Leading actors have written to the Chancellor calling for her to unlock green investment as part of the widespread pension reforms, announced in last night’s Mansion House speech.
A letter has been sent to Rachel Reeves signed by a members of the performing arts trade union Equity. Signatories include Mark Rylance, Olivia Colman, Benedict Cumberbatch, Stephen Fry, Jodie Whittaker and Paapa Essiedu.
This call comes as Equity is moving its £130m pension scheme into a sustainable fund that has extensive fossil fuel exclusions and is aligned with the UN’s Sustainable Development Goals.
The letter calls for Reeves to make the “smart, strategic reforms” that could unlock £1.2 trillion from the pension sector for growing clean energy and infrastructure in the UK.
They say the Government can do this by reforming pension rules and pledging more public finance to generate green growth. It argues this would lower bills and pollution levels, while creating good jobs and a healthy economy.
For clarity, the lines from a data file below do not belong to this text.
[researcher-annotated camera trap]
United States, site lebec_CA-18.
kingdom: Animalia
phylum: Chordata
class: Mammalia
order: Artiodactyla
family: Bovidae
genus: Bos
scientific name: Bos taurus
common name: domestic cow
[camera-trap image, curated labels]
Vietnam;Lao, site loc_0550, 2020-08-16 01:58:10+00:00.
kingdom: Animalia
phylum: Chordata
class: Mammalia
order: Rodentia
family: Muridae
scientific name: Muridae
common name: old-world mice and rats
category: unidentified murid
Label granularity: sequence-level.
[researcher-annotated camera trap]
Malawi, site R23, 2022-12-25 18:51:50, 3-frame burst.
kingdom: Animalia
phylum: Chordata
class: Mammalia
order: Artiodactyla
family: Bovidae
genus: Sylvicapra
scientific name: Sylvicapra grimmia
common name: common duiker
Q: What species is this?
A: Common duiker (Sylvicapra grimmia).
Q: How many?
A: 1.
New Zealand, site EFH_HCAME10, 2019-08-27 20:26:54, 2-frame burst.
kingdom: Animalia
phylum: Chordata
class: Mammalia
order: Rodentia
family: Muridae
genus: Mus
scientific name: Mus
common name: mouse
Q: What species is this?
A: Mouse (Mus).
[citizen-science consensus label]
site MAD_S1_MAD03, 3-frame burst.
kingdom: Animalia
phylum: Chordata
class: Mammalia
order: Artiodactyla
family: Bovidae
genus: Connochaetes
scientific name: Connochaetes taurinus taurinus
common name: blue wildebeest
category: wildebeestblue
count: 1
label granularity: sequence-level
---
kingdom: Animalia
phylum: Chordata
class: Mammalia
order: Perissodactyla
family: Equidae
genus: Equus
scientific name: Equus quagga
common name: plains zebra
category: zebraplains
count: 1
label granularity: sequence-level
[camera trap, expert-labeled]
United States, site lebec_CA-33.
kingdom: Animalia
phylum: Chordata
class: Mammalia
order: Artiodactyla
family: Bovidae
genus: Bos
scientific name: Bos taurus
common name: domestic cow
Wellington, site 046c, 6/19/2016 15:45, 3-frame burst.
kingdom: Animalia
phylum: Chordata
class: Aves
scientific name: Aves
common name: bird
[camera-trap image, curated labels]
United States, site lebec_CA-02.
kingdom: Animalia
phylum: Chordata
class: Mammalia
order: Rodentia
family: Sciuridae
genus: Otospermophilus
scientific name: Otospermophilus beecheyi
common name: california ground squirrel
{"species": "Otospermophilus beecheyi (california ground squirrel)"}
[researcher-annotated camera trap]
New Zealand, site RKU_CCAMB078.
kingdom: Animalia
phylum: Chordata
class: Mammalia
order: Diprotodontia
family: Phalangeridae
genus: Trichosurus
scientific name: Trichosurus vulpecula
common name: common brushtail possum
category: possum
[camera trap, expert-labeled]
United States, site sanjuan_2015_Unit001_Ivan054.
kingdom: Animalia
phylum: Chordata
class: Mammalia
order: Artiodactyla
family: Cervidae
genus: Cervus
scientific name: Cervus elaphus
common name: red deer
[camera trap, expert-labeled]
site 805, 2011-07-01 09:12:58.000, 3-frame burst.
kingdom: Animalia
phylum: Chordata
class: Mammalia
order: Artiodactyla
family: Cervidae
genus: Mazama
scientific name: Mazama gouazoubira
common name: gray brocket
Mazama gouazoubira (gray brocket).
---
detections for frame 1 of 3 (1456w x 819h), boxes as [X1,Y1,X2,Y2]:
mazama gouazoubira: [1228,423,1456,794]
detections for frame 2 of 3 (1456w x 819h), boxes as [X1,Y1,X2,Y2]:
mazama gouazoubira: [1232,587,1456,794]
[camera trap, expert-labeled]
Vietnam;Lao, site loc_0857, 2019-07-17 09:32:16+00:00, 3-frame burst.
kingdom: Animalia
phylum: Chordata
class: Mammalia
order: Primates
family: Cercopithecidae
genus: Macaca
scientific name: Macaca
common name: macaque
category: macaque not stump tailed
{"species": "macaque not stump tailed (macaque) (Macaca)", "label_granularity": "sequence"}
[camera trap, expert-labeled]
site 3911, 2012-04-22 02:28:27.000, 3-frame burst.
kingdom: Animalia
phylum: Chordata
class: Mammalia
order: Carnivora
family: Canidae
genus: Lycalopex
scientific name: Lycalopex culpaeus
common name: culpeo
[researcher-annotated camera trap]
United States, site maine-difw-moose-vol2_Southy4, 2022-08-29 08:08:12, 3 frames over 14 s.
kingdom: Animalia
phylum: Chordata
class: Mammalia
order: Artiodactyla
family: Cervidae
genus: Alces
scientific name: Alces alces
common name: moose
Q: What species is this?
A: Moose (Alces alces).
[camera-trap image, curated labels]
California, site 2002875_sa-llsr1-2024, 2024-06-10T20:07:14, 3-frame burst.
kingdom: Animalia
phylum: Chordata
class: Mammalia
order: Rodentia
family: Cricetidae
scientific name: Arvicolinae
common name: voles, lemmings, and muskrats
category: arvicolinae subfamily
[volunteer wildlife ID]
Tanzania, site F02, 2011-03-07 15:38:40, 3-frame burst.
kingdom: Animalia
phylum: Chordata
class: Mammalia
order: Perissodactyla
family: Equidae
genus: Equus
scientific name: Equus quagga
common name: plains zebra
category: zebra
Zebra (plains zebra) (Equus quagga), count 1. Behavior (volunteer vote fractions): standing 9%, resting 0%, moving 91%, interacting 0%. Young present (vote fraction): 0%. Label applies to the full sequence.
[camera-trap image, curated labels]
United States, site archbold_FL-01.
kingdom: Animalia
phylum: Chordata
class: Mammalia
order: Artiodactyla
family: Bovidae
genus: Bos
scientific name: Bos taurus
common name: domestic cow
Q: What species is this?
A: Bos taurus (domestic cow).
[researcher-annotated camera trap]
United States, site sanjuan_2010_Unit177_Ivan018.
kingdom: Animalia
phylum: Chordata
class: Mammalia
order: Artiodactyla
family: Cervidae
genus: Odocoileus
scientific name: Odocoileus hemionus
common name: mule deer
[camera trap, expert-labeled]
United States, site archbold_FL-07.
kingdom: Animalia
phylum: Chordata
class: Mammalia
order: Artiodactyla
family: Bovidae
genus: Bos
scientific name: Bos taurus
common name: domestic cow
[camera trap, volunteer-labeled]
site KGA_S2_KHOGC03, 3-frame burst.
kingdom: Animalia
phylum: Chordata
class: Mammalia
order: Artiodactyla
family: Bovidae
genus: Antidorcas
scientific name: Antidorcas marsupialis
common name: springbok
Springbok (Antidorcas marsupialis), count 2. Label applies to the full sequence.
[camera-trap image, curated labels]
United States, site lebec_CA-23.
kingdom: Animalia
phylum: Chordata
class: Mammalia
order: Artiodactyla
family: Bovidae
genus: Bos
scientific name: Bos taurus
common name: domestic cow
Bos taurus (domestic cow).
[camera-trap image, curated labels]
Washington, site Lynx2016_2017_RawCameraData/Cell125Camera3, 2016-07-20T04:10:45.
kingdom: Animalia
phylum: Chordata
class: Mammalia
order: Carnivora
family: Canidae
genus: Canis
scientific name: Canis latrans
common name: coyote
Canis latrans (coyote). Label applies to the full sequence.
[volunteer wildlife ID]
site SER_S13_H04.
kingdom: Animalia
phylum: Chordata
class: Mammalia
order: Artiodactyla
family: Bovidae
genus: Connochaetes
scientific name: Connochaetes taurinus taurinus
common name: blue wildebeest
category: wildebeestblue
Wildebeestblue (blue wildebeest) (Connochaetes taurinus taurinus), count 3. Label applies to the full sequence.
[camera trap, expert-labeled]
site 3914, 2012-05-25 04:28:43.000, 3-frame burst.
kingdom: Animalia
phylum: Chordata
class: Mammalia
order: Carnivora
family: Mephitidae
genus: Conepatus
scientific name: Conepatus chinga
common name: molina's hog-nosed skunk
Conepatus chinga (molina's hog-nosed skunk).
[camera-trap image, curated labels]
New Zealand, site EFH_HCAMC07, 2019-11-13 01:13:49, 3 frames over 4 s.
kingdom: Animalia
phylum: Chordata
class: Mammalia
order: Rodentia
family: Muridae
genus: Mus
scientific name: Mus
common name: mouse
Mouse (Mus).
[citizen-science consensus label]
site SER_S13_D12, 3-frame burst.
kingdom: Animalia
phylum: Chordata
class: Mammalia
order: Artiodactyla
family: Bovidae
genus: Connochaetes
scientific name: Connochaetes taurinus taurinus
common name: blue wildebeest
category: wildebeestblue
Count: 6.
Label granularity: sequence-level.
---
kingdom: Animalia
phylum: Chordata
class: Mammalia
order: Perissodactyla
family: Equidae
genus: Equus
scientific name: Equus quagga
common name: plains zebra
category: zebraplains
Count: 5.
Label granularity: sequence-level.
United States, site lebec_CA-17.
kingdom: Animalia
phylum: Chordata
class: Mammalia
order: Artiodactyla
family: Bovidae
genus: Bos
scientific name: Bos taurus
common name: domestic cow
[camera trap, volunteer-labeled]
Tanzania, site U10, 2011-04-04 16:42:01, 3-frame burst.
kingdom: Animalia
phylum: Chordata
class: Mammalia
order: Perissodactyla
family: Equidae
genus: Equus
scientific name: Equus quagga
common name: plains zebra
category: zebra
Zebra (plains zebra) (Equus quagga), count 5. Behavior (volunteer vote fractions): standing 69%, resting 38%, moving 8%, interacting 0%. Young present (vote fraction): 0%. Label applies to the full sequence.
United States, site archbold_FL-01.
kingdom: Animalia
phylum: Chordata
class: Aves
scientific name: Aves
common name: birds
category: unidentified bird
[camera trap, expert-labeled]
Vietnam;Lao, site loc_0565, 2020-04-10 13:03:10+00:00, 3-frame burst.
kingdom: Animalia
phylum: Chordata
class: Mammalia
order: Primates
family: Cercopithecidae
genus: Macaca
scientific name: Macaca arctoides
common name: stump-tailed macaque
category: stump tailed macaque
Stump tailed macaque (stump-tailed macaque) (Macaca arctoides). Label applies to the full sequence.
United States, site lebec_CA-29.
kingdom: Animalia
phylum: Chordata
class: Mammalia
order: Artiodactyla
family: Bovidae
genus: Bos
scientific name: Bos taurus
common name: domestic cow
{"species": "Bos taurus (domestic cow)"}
This letter is backed by the campaign group Make My Money Matter, a non-profit organisation co-founded by filmmaker Richard Curtis.
The letter encourages the Labour government to follow through on a key manifesto pledge: requiring financial institutions to adopt science-based plans for limiting global overheating. The letter specifics that this means pension funds, banks and insurers should no longer do business with companies expanding fossil fuels.
The letter also asks the Government to update fiduciary duty law, so that acting in savers’ ‘best interests’ means taking the impacts of climate change and damage to nature into account.
Equity general secretary Paul W Fleming says: “Equity’s members have power because they act together as a collective. The climate crisis is a problem built by capitalism, and capitalism alone won’t fix it. That’s why we need unions like Equity doing all they can to push for change leveraging our members’ pension investments against fossil fuel extraction. We can push the bosses who made this crisis to play their part in the Green Industrial Revolution we need.”
Tony Burdon, CEO of Make My Money Matter says: “Like most savers around the country, Equity members want their pensions to build a better world. This is a positive step to making that a reality. By exploring and developing new reserves, fossil fuel companies undermine our efforts to tackle the climate and nature emergency. If these companies are not part of the solution, they are not fit to be invested in.”
Mark Rylance, Equity member and actor, says: “Divesting from businesses and practices which are not harmonious with life on Earth is, I believe, an essential step for all of us to consider. Pensions are a powerful driver in society. I do not want this time of enormous challenge for all life on our planet to become a story of force, dictatorship, fear and war. Let us change the story by changing ourselves as a union of artists and choosing life over profit.”